The Gillard government’s decision to cease funding the Neighbourhood Model Occasional Childcare Program from July 2010 was a major blow to 28 affected childcare centres in Western Australia alone. Many of them still have no certainty in their ability to continue providing the services at all. This should be of concern to members on both sides of the House. In rural and regional areas, many of these centres simply do not have the numbers to sustain themselves on a full-time basis, but they need to provide that service because of the number of families who need the service. There are four occasional childcare centres in Binningup, Dardanup, Harvey and Nannup in my electorate of Forrest that are suffering as a result of that funding cut. All these centres have groups of great young mothers. They do not simply sit back and expect a handout from government. They take responsibility for these community based centres because they know that they will not be able to pursue their home based business or their job without it. They fundraise. They manage their own centres and finances. They play a direct role in their children’s day care but they cannot afford the increased fees caused by the loss of that federal funding.

The state Liberal government in Western Australia has offered some support until 31 December, but after that time their future remains uncertain, and that is a very serious issue in these small towns. If you do not live and work in these sorts of areas, you simply cannot understand at all what it means to lose occasional child care, what distances these mums and their families have to travel to be able to access the child care and their work and also how important and integral child care is to the way in which these communities function. This is a crisis for these centres and the families who rely on them. That is the way it is.

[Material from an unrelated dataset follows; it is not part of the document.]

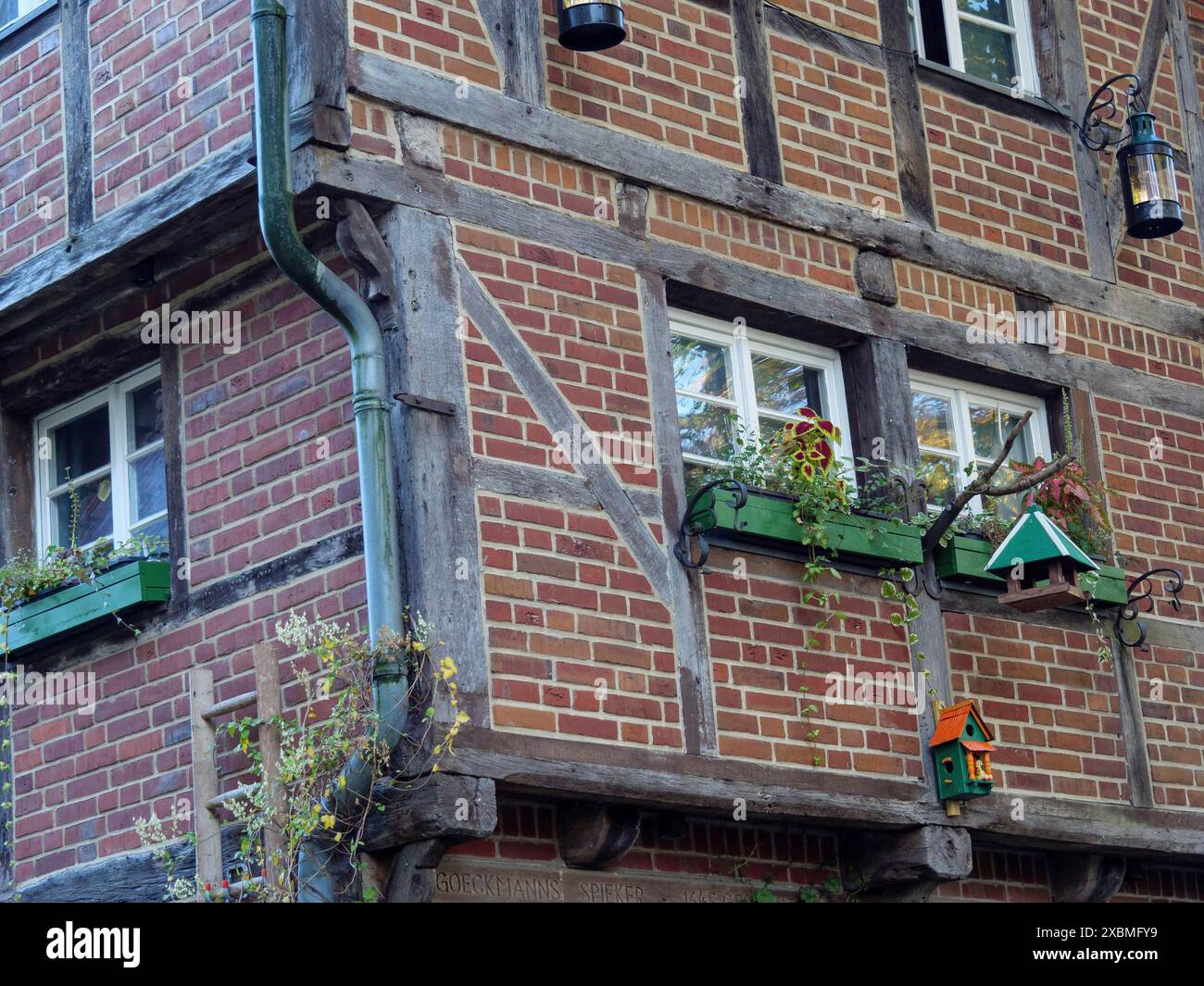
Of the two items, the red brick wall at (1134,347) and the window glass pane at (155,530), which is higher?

Before the 2007 election, Labor promised Australian families that it would make child care more affordable, yet this legislation and the cut to occasional childcare funding demonstrate that the government has failed to meet its commitment. On the other hand, the coalition recognises the importance of affordable child care to help families meet increasing costs—they are ongoing. We support improved standards and conditions for early childhood educators to ensure quality care is provided; but, overwhelmingly, we have to be mindful that child care must be affordable and not at the expense of others in the industry. While I am here, Madam Deputy Speaker, I want to congratulate Little Angles Day Care Centre in my electorate for receiving the National Children’s Service of the Year award. The centre provides an excellent service. However, I am concerned for the number of families in my electorate who may find that their child care is less affordable or not affordable under the changes being proposed by the government in this legislation.